What are the key factors affecting metallographic microscope imaging?
The metallographic microscope is suitable for observing metallographic structures and surface morphology, and is an ideal instrument for metallurgy, mineralogy, and precision engineering research. The metallographic microscope has the characteristics of good stability, clear imaging, high resolution, large and flat field of view. Because of its qualitative and quantitative analysis of the measured object, the metallographic microscope is a measuring instrument widely used in metallurgy, mechanical processing, technology and other industries.
Due to objective conditions, any metallographic microscope optical system cannot generate a theoretically ideal image, and the existence of various aberrations affects the imaging quality. The various aberrations are briefly introduced below.
1. Color difference
Chromatic aberration is a serious defect in the imaging of metallographic microscope lenses. It occurs when polychromatic light is used as the light source. Monochromatic light does not produce chromatic aberration. White light is composed of seven types: red, orange, yellow, green, cyan, indigo, and violet. The wavelengths of each light are different, so the refractive index when passing through the lens is also different.

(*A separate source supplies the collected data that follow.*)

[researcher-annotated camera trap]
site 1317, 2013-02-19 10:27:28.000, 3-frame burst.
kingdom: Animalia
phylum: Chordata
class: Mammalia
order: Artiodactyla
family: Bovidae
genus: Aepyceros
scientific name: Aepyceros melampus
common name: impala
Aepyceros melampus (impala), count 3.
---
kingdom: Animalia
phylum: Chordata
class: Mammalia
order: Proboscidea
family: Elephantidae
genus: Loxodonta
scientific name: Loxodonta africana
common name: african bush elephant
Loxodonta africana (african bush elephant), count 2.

In this way, a point on the object side may form a color spot on the image side. The main function of the optical system is achromatic. Chromatic aberration generally includes positional chromatic aberration and magnification chromatic aberration. Positional chromatic aberration causes the image to have color spots or halos when viewed at any position, making the image blurry. And magnification chromatic aberration causes the image to have colored edges.
2. Spherical aberration of metallographic microscope
Spherical aberration is a monochromatic phase difference at an on-axis point due to the spherical surface of the lens. The result of spherical aberration is that after a point is imaged, it is no longer a bright spot, but a bright spot with gradually blurred bright edges in the middle, thus affecting the imaging quality of the metallographic microscope.
3. Astigmatism
Astigmatism is also an off-axis point monochromatic aberration that affects the clarity of a metallographic microscope. When the field of view is large, the object point on the edge is far away from the optical axis, and the beam tilts greatly, causing astigmatism after passing through the lens. Astigmatism causes the original object point to become two separated and mutually perpendicular short lines after imaging. After integration on the ideal image plane, an elliptical spot is formed. Astigmatism is eliminated through complex lens combinations.
5. Coma
Coma is a monochromatic aberration at an off-axis point. When an off-axis object point is imaged with a large-aperture beam, after the emitted beam passes through the lens of the metallographic microscope and no longer intersects, the image of a light point will be in the shape of a comma, shaped like a comet, so it is called "coma aberration" ".
6. Field song
Field curvature is also called "curvature of field". When there is field curvature in a metallographic microscope lens, the intersection point of the entire light beam does not coincide with the ideal image point. Although a clear image point can be obtained at each specific point, the entire image plane is a curved surface. In this way, the entire image plane cannot be seen clearly during microscopic examination, which makes observation and photography difficult. Therefore, the objective lenses of metallographic microscopes are generally flat-field objectives, which have corrected field curvature.